Jamie Coutts, the chief cryptocurrency analyst at macro research firm Real Vision, pointed out that smaller market cap crypto assets have been under pressure since Bitcoin (BTC) hit a new high in March this year. He believes that when the market stabilizes, there may be “some opportunities” for altcoins.
In charts shared by Coutts on Friday the 14th, it shows that in the past 3 months, the top 200 cryptocurrencies by equal-weighted index (not considering market cap, giving each currency the same weight) have dropped by over 30% compared to the market cap-weighted index.

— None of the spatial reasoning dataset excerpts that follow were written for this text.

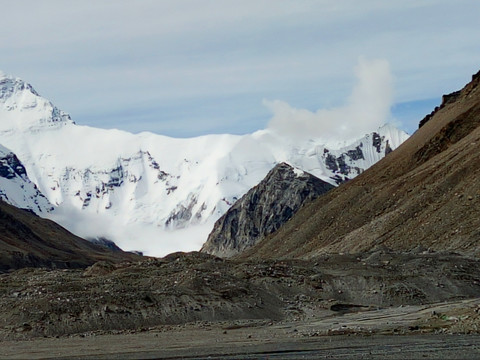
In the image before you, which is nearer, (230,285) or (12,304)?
(12,304)

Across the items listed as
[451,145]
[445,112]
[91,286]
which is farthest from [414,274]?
[445,112]

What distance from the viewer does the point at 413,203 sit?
391 feet

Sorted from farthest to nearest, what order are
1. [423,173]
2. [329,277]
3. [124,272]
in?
[423,173], [124,272], [329,277]

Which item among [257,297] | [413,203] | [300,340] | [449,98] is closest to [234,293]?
[257,297]

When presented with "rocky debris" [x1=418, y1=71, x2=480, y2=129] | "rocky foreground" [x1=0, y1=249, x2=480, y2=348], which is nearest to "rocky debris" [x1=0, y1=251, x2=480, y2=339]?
"rocky foreground" [x1=0, y1=249, x2=480, y2=348]

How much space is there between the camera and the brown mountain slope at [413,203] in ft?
356

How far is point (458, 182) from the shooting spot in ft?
388

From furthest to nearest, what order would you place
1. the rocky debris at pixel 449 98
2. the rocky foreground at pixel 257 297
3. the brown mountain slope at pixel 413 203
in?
the rocky debris at pixel 449 98
the brown mountain slope at pixel 413 203
the rocky foreground at pixel 257 297

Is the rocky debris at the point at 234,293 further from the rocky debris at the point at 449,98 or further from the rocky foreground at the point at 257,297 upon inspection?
the rocky debris at the point at 449,98

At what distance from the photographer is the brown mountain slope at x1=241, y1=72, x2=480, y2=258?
10856cm

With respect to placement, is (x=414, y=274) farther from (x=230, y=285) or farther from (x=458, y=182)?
(x=458, y=182)

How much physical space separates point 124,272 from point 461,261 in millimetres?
31297

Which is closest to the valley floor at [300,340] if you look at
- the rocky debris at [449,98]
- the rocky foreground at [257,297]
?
the rocky foreground at [257,297]

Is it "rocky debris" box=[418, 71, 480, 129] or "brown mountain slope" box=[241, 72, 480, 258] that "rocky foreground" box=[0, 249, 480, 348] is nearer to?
"brown mountain slope" box=[241, 72, 480, 258]
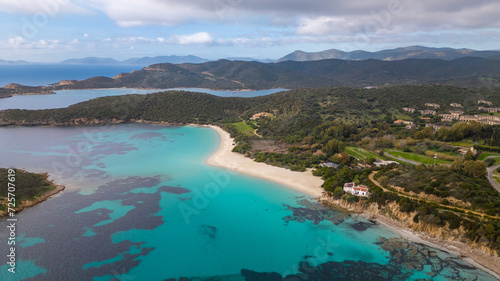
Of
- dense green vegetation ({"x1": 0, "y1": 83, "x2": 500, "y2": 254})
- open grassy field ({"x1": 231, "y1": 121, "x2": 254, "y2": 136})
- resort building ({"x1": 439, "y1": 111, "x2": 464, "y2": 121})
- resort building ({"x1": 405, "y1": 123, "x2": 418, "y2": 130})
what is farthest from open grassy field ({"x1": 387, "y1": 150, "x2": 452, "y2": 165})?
open grassy field ({"x1": 231, "y1": 121, "x2": 254, "y2": 136})

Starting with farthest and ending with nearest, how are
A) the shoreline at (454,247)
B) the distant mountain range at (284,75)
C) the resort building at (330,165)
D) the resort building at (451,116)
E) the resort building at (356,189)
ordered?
the distant mountain range at (284,75)
the resort building at (451,116)
the resort building at (330,165)
the resort building at (356,189)
the shoreline at (454,247)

This indicates that smaller market cap cryptocurrencies have performed weaker compared to the dominant large market cap cryptocurrencies.
Coutts also shared the returns of several cryptocurrency sectors in the last three months, with metaverse-related tokens having the lowest return at -44.13%, followed by infrastructure sector at -43.28%. Decentralized finance (DeFi), smart contract platforms, and digital currency sectors have relatively lower declines at -31.15%, -31.58%, and -31.59% respectively.
According to CoinGecko data, the native tokens SAND and MANA of the two major metaverse platforms, The Sandbox and Decentraland, have dropped by over 50% from their highs in the past three months, while Bitcoin and Ethereum (ETH) have only declined by 9% and 14% respectively during the same period (with maximum declines of around 23% and 32%).